Sarsour can’t seem to imagine a movement in which activists might disagree on certain issues but can work together on others. In the name of intersectionality, she is willing to lose useful allies who cannot sign on to every plank of her platform.
In her remarks, Sarsour also alleged that Palestinian-American women hesitate to get involved in social justice causes because they fear becoming “an immediate target of the right wing and right-wing Zionists.” Indeed, she has often been accused of having ties to Hamas, on fairly wispy evidence.
But Sarsour also focuses on “right-wing Zionists” at the exclusion of all others. She doesn’t leave room for Israelis who might share her social justice agenda, not only when it comes to feminism but to Palestinian women as well. First she raises Palestine as literally the only global cause worth mentioning. Then she offers a false choice between supporting Israel and feminism.
Such thinking seems infectious. Writing about the Shire-Sarsour debate in New York magazine, Eric Levitz explained, “To a Palestinian woman in the West Bank, no issue may appear more central to her liberation than the end of the Israeli occupation. To a Zionist woman in Tel Aviv — whose family tree lost branches to Hitler and then to Hamas — no issue may seem less relevant to her interests. The feminist movement has no choice but to represent one woman, and not the other.”
Really? No choice? Because I can point to Israeli women who have lost family members in the Holocaust and to terrorism, and who care deeply about women’s – and all people’s – rights in both countries.
Like members of the Parents Circle, a group of Palestinian and Israeli families who have lost relatives to terror and violence but still work together on coexistence. Or the Coalition of Women for Peace, an Israeli feminist organization founded in 2000 following the outbreak of the second intifada.

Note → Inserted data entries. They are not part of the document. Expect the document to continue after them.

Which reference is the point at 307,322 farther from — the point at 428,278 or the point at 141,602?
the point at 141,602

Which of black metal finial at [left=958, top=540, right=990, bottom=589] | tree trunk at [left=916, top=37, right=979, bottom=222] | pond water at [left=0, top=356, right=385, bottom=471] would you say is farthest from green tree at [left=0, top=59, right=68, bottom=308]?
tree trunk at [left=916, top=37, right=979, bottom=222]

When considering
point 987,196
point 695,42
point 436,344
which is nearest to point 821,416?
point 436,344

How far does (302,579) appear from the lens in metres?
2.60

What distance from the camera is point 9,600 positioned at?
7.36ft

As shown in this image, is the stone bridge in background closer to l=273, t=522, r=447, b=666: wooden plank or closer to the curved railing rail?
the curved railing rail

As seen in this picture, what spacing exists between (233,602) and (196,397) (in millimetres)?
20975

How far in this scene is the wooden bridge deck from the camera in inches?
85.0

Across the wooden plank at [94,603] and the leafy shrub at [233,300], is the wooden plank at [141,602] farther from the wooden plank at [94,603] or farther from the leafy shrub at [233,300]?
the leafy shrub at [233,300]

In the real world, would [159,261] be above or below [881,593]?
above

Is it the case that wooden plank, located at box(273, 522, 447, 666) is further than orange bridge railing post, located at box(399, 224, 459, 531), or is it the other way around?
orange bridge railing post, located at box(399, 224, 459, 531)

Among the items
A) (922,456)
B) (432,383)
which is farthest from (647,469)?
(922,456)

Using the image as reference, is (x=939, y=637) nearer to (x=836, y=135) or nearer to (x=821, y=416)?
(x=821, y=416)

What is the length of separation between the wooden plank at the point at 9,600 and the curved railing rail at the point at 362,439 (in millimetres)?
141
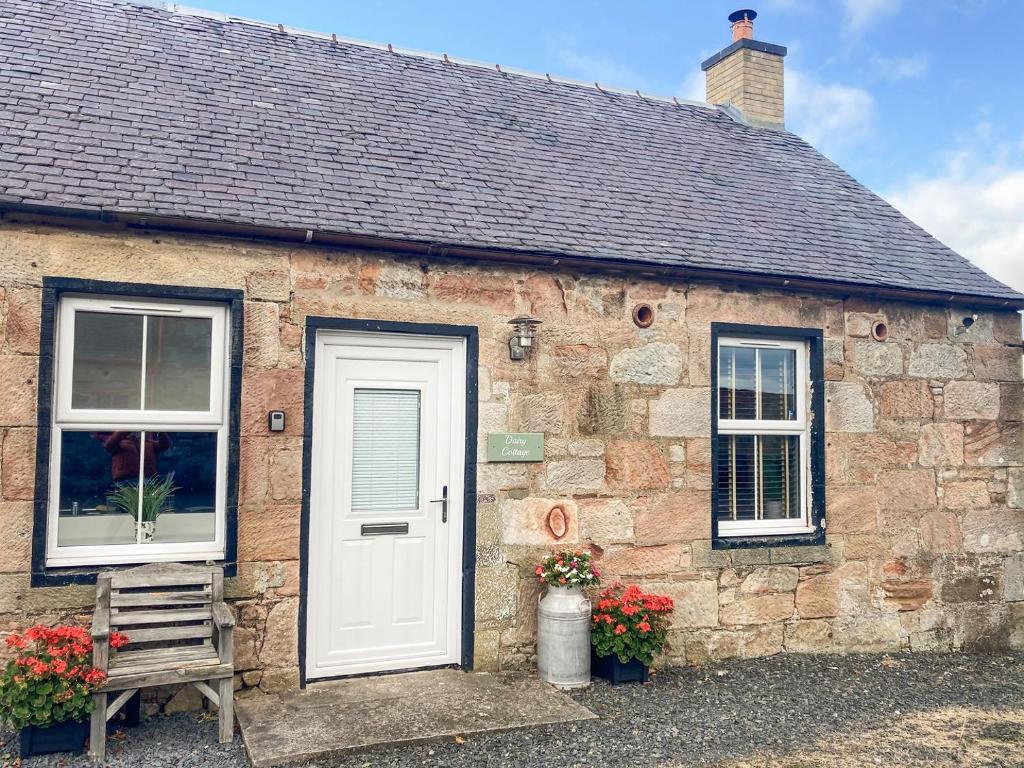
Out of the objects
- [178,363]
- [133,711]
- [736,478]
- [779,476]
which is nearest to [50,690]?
[133,711]

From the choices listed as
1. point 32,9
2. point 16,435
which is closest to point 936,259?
point 16,435

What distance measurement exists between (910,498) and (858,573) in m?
0.82

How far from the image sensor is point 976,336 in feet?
25.6

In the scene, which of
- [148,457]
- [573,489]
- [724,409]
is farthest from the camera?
[724,409]

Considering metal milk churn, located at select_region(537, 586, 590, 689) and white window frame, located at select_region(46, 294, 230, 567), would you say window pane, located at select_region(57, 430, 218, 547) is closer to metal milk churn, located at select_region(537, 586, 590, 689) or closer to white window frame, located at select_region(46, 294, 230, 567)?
white window frame, located at select_region(46, 294, 230, 567)

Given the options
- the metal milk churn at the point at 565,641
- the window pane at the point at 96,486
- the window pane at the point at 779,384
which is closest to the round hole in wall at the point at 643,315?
the window pane at the point at 779,384

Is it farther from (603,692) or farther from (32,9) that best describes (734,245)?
(32,9)

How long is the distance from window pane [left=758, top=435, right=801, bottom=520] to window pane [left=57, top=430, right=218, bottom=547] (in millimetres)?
4285

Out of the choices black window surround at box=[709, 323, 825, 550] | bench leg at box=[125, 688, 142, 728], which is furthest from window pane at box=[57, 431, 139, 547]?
black window surround at box=[709, 323, 825, 550]

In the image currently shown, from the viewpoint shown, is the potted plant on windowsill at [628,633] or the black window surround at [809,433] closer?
the potted plant on windowsill at [628,633]

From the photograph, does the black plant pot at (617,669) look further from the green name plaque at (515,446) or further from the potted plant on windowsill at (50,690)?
the potted plant on windowsill at (50,690)

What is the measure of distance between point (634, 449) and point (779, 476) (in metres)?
1.45

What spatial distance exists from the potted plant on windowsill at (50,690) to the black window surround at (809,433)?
4421 millimetres

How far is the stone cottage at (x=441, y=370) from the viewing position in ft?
17.8
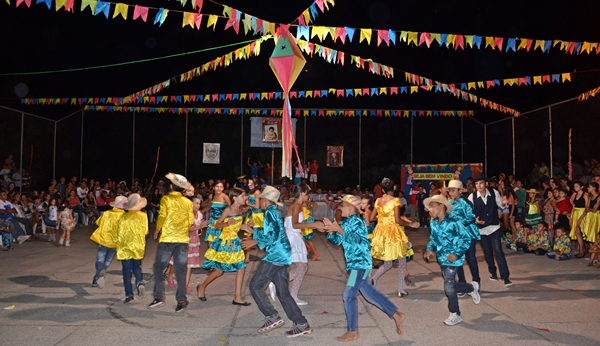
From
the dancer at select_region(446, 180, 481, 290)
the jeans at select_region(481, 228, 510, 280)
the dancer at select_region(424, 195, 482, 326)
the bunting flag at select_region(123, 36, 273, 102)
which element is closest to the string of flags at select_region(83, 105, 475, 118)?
the bunting flag at select_region(123, 36, 273, 102)

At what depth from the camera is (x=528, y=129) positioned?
18891mm

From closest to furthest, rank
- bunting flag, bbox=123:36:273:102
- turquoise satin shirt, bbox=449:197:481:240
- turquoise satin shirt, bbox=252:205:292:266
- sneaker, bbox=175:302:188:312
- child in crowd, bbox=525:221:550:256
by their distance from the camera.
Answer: turquoise satin shirt, bbox=252:205:292:266 < turquoise satin shirt, bbox=449:197:481:240 < sneaker, bbox=175:302:188:312 < child in crowd, bbox=525:221:550:256 < bunting flag, bbox=123:36:273:102

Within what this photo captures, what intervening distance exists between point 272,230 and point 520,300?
3645 millimetres

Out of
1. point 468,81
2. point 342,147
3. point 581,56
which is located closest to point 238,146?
point 342,147

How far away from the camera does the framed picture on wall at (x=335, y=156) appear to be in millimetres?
24734

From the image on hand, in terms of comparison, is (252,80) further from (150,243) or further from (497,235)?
(497,235)

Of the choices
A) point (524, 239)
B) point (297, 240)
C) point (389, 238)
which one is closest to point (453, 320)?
point (389, 238)

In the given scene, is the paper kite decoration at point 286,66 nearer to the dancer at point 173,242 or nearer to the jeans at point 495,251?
the dancer at point 173,242

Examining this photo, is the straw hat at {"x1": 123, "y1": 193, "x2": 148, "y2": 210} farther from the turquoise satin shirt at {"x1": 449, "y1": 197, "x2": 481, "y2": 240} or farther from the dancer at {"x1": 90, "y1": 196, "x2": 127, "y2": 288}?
the turquoise satin shirt at {"x1": 449, "y1": 197, "x2": 481, "y2": 240}

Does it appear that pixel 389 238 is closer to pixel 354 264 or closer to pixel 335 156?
pixel 354 264

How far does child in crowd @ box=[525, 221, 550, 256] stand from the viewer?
11.5 metres

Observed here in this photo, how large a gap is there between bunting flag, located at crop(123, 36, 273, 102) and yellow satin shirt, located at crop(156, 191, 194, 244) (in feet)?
21.2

The women who belong are “committed to ending the occupation and creating a more just society, while enhancing women’s inclusion and participation in the public discourse,” according to its mission statement.
Or Women Wage Peace, who two years ago led a protest march from northern Israel to Jerusalem to demand that Israel restart the peace process with the Palestinians. WWP describes itself as above the political and religious divide, seeking to do something that Sarsour insists “doesn’t make any sense”: creating allies among people who disagree.

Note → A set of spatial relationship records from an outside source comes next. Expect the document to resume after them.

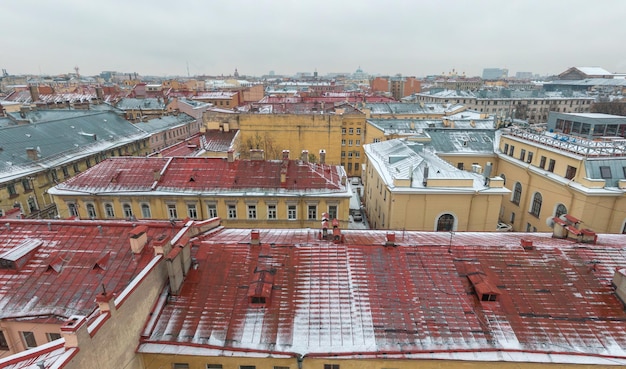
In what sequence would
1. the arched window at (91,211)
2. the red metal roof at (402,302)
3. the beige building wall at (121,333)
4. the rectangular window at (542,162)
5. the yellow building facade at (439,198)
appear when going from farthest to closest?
1. the rectangular window at (542,162)
2. the arched window at (91,211)
3. the yellow building facade at (439,198)
4. the red metal roof at (402,302)
5. the beige building wall at (121,333)

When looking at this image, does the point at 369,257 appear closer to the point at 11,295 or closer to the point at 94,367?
the point at 94,367

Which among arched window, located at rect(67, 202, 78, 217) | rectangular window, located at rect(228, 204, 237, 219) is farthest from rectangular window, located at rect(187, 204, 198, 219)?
arched window, located at rect(67, 202, 78, 217)

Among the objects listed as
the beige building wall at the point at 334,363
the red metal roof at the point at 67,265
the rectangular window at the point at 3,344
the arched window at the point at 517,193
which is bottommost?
the arched window at the point at 517,193

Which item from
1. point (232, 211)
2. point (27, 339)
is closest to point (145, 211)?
point (232, 211)

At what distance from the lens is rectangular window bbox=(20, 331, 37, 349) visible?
13711 mm

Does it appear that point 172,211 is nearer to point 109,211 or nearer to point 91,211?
point 109,211

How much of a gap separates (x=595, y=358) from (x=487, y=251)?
5819 mm

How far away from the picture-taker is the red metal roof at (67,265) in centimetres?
1379

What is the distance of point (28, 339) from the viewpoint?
45.3 ft

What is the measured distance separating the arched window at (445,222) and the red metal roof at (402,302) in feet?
36.6

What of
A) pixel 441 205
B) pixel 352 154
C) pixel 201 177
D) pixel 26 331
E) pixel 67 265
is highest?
pixel 67 265

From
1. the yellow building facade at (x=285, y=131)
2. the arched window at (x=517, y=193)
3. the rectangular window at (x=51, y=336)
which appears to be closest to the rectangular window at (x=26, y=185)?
the yellow building facade at (x=285, y=131)

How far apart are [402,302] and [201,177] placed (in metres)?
22.2

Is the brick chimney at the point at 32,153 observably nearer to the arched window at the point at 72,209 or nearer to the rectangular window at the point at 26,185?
the rectangular window at the point at 26,185
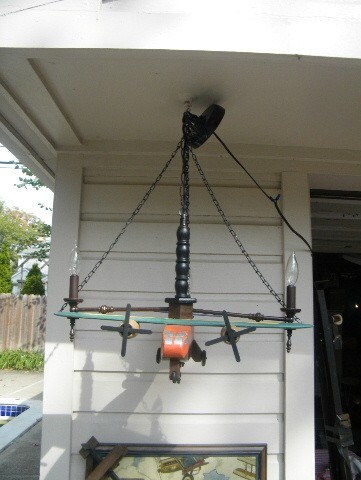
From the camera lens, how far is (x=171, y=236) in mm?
2273

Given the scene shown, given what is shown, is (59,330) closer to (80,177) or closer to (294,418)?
(80,177)

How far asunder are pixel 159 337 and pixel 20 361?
31.5 feet

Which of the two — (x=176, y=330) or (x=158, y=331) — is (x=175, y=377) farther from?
(x=158, y=331)

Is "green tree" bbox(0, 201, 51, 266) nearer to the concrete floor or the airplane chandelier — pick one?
the concrete floor

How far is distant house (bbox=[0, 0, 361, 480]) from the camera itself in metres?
1.83

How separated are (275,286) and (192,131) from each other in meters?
0.85

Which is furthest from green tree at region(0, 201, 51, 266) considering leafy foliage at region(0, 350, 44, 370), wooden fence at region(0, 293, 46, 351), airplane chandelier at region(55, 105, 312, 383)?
airplane chandelier at region(55, 105, 312, 383)

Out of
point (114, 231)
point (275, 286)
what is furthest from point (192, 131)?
point (275, 286)

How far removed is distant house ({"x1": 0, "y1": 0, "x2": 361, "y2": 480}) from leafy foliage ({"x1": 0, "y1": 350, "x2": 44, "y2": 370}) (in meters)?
9.25

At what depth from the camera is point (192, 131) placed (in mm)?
1783

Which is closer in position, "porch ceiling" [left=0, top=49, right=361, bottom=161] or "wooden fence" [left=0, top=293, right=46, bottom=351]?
"porch ceiling" [left=0, top=49, right=361, bottom=161]

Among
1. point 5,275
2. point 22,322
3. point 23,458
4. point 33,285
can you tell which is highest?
point 5,275

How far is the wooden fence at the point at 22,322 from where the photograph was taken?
479 inches

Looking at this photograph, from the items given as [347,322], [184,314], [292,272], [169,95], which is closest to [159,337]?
[184,314]
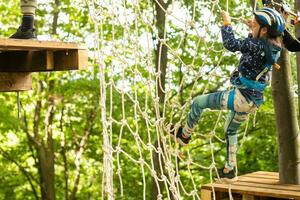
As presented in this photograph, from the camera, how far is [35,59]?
2.67 metres

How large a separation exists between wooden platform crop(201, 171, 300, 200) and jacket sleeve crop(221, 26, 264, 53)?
944 mm

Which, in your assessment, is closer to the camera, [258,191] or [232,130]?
[232,130]

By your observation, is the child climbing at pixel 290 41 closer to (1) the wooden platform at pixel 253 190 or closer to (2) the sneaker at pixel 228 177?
(2) the sneaker at pixel 228 177

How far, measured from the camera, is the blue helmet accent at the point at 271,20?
1.91 m

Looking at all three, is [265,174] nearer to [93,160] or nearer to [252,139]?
[252,139]

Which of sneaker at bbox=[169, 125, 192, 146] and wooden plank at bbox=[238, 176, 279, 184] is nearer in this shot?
sneaker at bbox=[169, 125, 192, 146]

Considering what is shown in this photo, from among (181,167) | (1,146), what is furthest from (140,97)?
(1,146)

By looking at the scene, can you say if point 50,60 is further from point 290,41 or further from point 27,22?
point 290,41

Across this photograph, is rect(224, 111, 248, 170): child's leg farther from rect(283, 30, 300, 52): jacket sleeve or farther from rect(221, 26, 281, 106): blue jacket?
rect(283, 30, 300, 52): jacket sleeve

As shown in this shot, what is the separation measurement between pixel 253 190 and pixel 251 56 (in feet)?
3.52

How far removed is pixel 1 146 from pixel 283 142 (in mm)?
4994

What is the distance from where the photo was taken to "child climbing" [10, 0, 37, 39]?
8.51ft

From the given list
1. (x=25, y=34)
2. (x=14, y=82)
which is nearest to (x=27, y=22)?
(x=25, y=34)

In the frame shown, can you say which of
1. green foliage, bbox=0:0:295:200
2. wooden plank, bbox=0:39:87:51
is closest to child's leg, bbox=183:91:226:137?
wooden plank, bbox=0:39:87:51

Members of all three groups might happily sign on to the Women’s Strike platform — or they might bristle at how the platform aims to alienate Israelis and their supporters by making Palestine its only specific nationalist cause.

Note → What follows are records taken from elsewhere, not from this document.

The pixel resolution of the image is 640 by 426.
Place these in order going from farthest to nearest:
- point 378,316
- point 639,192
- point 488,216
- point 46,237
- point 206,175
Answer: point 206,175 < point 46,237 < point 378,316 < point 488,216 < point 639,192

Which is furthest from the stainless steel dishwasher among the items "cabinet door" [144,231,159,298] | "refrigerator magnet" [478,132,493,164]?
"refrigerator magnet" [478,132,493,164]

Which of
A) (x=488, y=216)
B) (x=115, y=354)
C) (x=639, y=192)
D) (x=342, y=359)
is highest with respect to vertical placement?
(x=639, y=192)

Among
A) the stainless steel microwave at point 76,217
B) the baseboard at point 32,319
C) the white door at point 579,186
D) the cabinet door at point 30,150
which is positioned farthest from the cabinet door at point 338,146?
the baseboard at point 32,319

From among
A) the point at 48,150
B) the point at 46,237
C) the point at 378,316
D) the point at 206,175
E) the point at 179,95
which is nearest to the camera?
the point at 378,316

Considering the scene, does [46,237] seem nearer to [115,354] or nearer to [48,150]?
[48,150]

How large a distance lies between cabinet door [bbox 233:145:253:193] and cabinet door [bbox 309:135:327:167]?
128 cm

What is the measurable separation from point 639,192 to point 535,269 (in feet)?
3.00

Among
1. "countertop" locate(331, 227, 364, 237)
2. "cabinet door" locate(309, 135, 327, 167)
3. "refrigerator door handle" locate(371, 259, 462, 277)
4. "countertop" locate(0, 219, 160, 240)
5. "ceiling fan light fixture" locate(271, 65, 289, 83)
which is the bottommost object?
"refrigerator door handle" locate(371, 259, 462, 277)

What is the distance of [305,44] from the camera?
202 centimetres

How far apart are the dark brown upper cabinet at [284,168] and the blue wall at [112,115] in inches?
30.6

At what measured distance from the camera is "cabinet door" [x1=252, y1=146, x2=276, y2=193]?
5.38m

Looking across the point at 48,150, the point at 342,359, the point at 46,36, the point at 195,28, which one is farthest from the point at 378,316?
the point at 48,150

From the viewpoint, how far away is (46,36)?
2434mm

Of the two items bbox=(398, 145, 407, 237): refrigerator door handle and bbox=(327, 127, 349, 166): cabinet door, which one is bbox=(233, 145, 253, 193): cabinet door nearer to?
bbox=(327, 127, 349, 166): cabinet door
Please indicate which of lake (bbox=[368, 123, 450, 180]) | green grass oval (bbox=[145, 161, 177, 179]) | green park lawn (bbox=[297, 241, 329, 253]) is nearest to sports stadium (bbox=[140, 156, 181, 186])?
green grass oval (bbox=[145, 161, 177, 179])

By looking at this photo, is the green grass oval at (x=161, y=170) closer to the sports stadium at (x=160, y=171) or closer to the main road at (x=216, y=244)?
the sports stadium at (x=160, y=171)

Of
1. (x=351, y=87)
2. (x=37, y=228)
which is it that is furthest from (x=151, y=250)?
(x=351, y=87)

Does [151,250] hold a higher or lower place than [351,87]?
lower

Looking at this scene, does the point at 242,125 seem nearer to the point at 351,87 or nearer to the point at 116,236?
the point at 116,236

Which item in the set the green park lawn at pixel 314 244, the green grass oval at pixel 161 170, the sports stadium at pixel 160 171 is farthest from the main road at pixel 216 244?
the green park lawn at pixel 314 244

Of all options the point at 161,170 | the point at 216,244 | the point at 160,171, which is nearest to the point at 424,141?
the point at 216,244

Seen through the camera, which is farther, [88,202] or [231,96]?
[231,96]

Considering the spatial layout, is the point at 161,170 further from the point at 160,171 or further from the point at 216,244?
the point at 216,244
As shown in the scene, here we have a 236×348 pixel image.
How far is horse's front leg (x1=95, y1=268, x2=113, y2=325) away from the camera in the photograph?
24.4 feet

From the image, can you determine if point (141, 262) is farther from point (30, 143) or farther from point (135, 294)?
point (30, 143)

The Women’s Strike platform is not just asking followers to “criticize” Israel, but to do so in terms insisted upon by Sarsour and the BDS movement: Israel as a colonialist and racist enterprise. There’s no mention of peace, only of a “de-colonization” of a Palestine whose borders are never specified — because, one suspects, the BDS movement cannot bring itself to recognize Israel’s right to exist. There is no room in the coalition for the Israeli — left, right or center — who wants women on both sides of the Israeli-Palestinian divide to enjoy full rights, but who believes with good reason that the platform’s framing of the conflict is a recipe for eternal violence.
According to the Women’s Strike platform, “We celebrate the diversity of the many social groups that have come together for the International Women’s Strike. We come from many political traditions but are united around the following common principles.”
Like the Black Lives Matter platform issued last year, however, the Women’s Strike version seems engineered to specifically exclude one social group: supporters of Israel who do not buy into a one-sided condemnation of Israel, who believe it doesn’t deserve to be singled out among all the conflicts in which men and women have been oppressed, marginalized or exploited — and who don’t accept that the only solution worthy of discussion is the one that leaves no room for a Jewish state.